Category: Uncategorized

  • Documentation That Decays at the Speed of Code

    Documentation That Decays at the Speed of Code

    Or: how I stopped fighting drift and started co-locating everything


    I’ve tried the wiki. I’ve tried Confluence. I’ve tried Notion, README pyramids, ADR folders, and elaborate comment conventions nobody followed after month two. Every single time, the documentation and the code split apart like tectonic plates — slowly at first, then catastrophically.

    The problem isn’t the tools. The problem is that centralized documentation trusts the wrong thing. It trusts that someone will remember to update the wiki when they rename a service. They won’t. It trusts that the architecture diagram stays current after a refactor. It doesn’t. You’ve built a second system that describes the first system, and the second one is always lying.

    About a year ago I stopped trying to solve documentation and started trying to solve decay rate.
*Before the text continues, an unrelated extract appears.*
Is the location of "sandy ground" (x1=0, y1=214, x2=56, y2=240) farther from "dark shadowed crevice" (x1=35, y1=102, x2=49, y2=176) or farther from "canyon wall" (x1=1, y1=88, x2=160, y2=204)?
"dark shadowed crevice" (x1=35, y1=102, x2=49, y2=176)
    The Insight That Changed How I Think About This

    Documentation doesn’t fail because people are lazy. It fails because the cost of keeping it accurate is paid by a different person than the one who breaks it. The developer who refactors a module has zero incentive to update a Confluence page three directories away. The doc rots silently. Nobody notices until a new team member makes a decision based on something that stopped being true six months ago.

    So I asked a different question: what if the documentation could only be wrong in exactly the same way the code is wrong?

    That’s the goal. Not perfect docs. Docs that fail loudly, at the same moment, for the same reason the code fails. Docs that are wrong when the code is wrong and right when the code is right — because they live inside the code, not beside it.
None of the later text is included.